I told each of them, separately because they didn't know each other's backstory, that I'd allow it but that we were never going to play out the scenario where they discovered their true identity and took the throne.

 

They were each satisfied with that. They just wanted the private satisfaction of knowing they were princesses.

 

I came up with vague plans on eventually running them through a series of kingdoms which each had fables of a lost princesses but we never got that far.

 

I never really had other campaigns where PC's could be considered royalty. Other than maybe some dwarves since most everyone in many of the kingdoms were at least distantly related to the ruling family. But that didn't really have any special privilege. 

 

I guess a character could have said, "You can't execute me! I'm related to the royal family!" and it would have held up under a Truth spell. But I don't recall anything like that coming up.

 

 

As for ideas, if you aren't adventuring at home, you're going to be on the road probably a long distance to someone else's kingdom, duchy, or whatever.

 

1) Escort Mission: You owe them gold or a part of your harvest and have to get the delivery on time. Or delivering a prize stallion or bull to stud.

 

2) Escort Mission: You're delivering a distant relation to their wedding.

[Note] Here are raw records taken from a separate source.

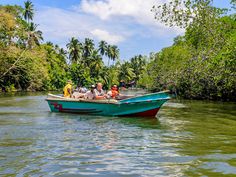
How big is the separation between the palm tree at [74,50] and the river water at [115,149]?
65.5m

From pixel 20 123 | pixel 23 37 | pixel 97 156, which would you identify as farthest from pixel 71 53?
pixel 97 156

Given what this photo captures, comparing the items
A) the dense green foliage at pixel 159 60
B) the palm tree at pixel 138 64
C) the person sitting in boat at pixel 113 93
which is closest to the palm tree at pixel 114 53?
the dense green foliage at pixel 159 60

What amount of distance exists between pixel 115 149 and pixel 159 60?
50013 mm

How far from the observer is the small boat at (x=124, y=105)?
15484 millimetres

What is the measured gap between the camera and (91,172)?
21.2 feet

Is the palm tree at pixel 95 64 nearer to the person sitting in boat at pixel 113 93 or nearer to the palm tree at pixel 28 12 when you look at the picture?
the palm tree at pixel 28 12

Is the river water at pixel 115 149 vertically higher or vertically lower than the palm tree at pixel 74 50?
lower

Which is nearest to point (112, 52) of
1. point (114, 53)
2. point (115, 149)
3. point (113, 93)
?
point (114, 53)

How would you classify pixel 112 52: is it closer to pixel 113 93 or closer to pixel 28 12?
pixel 28 12

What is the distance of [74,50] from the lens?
78.9m

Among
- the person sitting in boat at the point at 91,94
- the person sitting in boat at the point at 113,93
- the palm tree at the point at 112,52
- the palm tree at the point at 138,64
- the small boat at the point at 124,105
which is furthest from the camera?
the palm tree at the point at 138,64

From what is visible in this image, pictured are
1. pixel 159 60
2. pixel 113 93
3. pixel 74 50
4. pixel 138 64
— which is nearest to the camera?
pixel 113 93

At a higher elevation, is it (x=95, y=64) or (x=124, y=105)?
(x=95, y=64)

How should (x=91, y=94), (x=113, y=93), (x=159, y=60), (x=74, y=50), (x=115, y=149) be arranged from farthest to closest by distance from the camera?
1. (x=74, y=50)
2. (x=159, y=60)
3. (x=113, y=93)
4. (x=91, y=94)
5. (x=115, y=149)
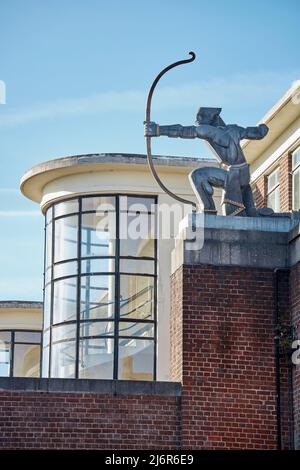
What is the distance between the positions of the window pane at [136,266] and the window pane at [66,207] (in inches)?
72.8

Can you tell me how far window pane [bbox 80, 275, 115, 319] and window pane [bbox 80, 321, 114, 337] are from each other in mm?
192

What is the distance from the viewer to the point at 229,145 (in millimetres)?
27750

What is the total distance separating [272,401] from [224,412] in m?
0.91

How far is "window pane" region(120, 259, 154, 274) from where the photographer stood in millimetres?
36625

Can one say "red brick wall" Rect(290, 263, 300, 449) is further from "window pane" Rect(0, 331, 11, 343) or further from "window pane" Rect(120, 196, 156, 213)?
"window pane" Rect(0, 331, 11, 343)

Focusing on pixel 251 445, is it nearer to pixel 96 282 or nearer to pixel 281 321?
pixel 281 321

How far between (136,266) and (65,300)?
1.96 meters

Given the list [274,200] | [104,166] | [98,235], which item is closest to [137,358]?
[98,235]

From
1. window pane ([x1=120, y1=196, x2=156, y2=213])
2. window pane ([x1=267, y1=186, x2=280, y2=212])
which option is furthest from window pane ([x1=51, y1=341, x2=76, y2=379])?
window pane ([x1=267, y1=186, x2=280, y2=212])

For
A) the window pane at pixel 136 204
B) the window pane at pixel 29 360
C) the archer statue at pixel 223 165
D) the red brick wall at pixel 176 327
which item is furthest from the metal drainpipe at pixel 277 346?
the window pane at pixel 29 360

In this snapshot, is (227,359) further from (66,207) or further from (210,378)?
(66,207)

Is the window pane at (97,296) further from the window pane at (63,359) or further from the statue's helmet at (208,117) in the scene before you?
the statue's helmet at (208,117)

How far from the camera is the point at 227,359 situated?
26000 millimetres
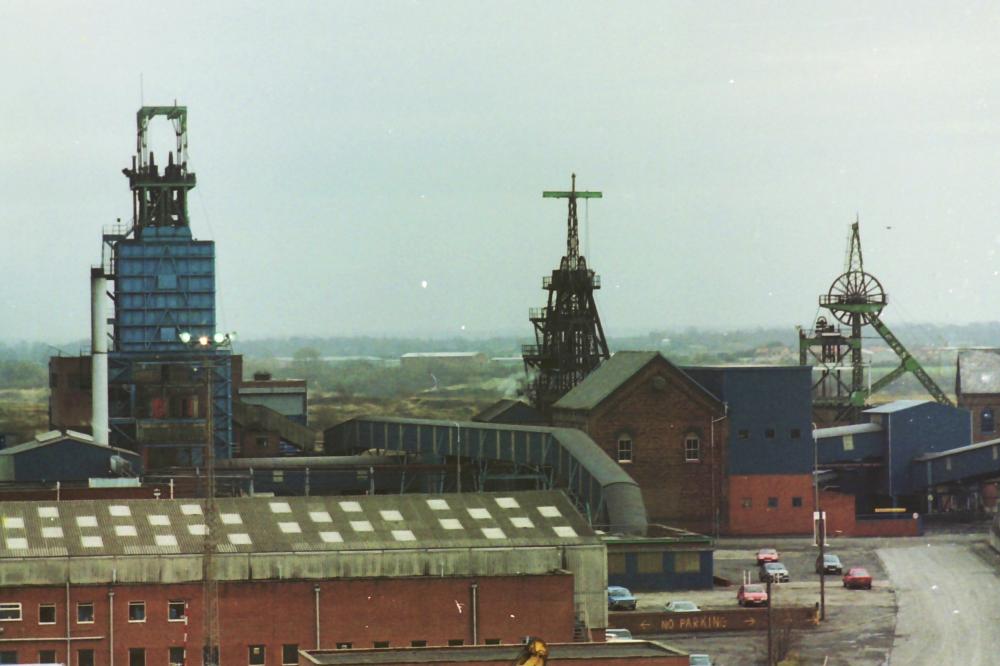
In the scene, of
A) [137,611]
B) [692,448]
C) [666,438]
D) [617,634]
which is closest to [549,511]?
[617,634]

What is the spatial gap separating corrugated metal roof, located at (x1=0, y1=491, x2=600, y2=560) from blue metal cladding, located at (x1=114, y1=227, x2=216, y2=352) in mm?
Result: 31376

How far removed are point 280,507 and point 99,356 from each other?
3023 centimetres

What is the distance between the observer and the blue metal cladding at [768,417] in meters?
82.4

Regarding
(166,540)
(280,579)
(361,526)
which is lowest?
(280,579)

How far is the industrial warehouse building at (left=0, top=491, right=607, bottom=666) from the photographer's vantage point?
158ft

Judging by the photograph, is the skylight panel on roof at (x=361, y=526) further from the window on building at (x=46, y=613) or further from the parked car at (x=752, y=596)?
the parked car at (x=752, y=596)

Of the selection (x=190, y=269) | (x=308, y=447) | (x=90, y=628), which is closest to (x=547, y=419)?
(x=308, y=447)

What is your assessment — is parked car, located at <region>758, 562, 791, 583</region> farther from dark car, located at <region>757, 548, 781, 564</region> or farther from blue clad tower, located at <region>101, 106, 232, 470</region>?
blue clad tower, located at <region>101, 106, 232, 470</region>

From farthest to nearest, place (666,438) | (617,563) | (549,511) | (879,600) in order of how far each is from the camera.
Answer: (666,438) → (617,563) → (879,600) → (549,511)

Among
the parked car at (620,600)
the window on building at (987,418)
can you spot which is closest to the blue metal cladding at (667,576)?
the parked car at (620,600)

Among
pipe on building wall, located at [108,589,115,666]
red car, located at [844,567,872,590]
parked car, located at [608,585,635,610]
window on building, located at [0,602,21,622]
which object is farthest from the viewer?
red car, located at [844,567,872,590]

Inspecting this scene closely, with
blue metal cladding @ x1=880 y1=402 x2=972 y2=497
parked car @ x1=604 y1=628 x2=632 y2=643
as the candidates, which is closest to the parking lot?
parked car @ x1=604 y1=628 x2=632 y2=643

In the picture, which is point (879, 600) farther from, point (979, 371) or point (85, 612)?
point (979, 371)

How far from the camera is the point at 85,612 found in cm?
4819
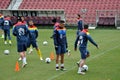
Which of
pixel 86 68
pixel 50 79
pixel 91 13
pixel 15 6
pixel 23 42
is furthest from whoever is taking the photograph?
pixel 15 6

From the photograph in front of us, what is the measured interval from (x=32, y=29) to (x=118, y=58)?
4428mm

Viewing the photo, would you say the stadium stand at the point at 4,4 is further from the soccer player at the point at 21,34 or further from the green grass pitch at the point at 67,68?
the soccer player at the point at 21,34

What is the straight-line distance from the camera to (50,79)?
545 inches

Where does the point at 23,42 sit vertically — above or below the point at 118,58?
above

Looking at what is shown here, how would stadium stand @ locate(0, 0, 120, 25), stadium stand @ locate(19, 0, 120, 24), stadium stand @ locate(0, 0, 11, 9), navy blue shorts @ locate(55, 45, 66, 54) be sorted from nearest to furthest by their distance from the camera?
1. navy blue shorts @ locate(55, 45, 66, 54)
2. stadium stand @ locate(0, 0, 120, 25)
3. stadium stand @ locate(19, 0, 120, 24)
4. stadium stand @ locate(0, 0, 11, 9)

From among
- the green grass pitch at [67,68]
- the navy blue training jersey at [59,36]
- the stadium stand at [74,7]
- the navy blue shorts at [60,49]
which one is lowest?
the stadium stand at [74,7]

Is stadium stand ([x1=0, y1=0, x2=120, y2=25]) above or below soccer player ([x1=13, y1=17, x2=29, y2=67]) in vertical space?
below

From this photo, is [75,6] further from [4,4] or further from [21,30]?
[21,30]

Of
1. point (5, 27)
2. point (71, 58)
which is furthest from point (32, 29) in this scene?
point (5, 27)

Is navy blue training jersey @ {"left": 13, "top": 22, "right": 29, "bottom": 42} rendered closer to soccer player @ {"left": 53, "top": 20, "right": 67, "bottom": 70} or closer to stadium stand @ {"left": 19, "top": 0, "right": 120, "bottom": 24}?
soccer player @ {"left": 53, "top": 20, "right": 67, "bottom": 70}

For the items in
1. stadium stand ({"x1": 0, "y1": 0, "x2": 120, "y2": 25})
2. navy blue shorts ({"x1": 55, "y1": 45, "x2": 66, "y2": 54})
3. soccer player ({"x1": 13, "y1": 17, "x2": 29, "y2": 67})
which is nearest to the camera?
navy blue shorts ({"x1": 55, "y1": 45, "x2": 66, "y2": 54})

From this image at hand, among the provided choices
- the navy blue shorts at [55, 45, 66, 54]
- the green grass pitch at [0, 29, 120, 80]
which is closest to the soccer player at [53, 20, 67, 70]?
the navy blue shorts at [55, 45, 66, 54]

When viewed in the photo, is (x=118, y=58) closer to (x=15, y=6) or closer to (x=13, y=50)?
(x=13, y=50)

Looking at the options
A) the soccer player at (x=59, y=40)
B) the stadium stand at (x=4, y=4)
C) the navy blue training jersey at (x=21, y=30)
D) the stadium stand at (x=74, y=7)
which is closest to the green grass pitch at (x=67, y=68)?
the soccer player at (x=59, y=40)
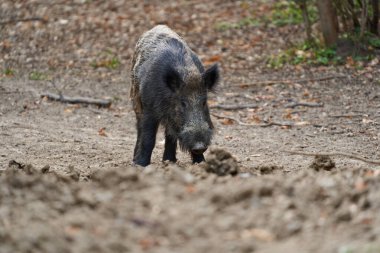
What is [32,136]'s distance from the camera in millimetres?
9367

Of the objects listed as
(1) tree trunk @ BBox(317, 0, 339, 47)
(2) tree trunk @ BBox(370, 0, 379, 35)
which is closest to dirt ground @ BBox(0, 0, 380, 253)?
(1) tree trunk @ BBox(317, 0, 339, 47)

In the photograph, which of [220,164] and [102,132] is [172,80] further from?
[102,132]

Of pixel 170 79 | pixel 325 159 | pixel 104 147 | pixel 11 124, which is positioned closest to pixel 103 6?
pixel 11 124

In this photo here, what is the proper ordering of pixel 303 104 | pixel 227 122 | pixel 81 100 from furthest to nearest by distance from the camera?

Or maybe exchanging hostages to ensure a peace.

 

3) Traveling to a tournament. Jousting, sword-fighting, archery, feasting, and lots of beautiful local ladies (or willing peasant boys/girls). Typical road hazards. Getting mugged on the way home if you won a prize.

 

4) If you can't deliver High Justice yourself (death penalty), you'd have to take prisoners in question to the capital. Escape attempts and rescue attempts. Or maybe you're the one both being the escort and needing to arrange the escape unnoticed and unblamed.

 

5) Harvest festivals or high religious holidays where you need to get out of your home and go into the city.

 

6) A sickness or plague forces you to travel to locate a rare medicine or herb. Or to get one particular priest who knows how to heal the malady.

 

7) Hunting season. You could go with individual hunts for meat or organized boar hunts bringing in your rich and fancy peers for feasting.

 

8 ) Showing the flag. If you don't make the rounds regularly to the villages under your care, they'll feel both neglected and frisky. That'll make them unwilling/unready to show up as peasant militia and make them prone to things like poaching and not taking care of the roads/bridges.

 

 

Um, I find political intrigue less than interesting. 

 

Religious people would need to make the rounds to collect local tithes to bring back to the central church. Recruitment of willing volunteers who appear intelligent enough to learn to read/write. Escorting priests to their new assignments. Reassigning priests who appear to have "gone native" and are sympathizing more with the nobles or people under their care than with the church. Assessing aged priests to see if they're still capable or if they've gone senile enough to become an embarrassment. Assessing new religions which sprout up to see if they're becoming a threat and/or whether they can be co-opted. Watching over church businesses (which usually accrue as people have donated properties to the church over the centuries). Watching over new construction projects.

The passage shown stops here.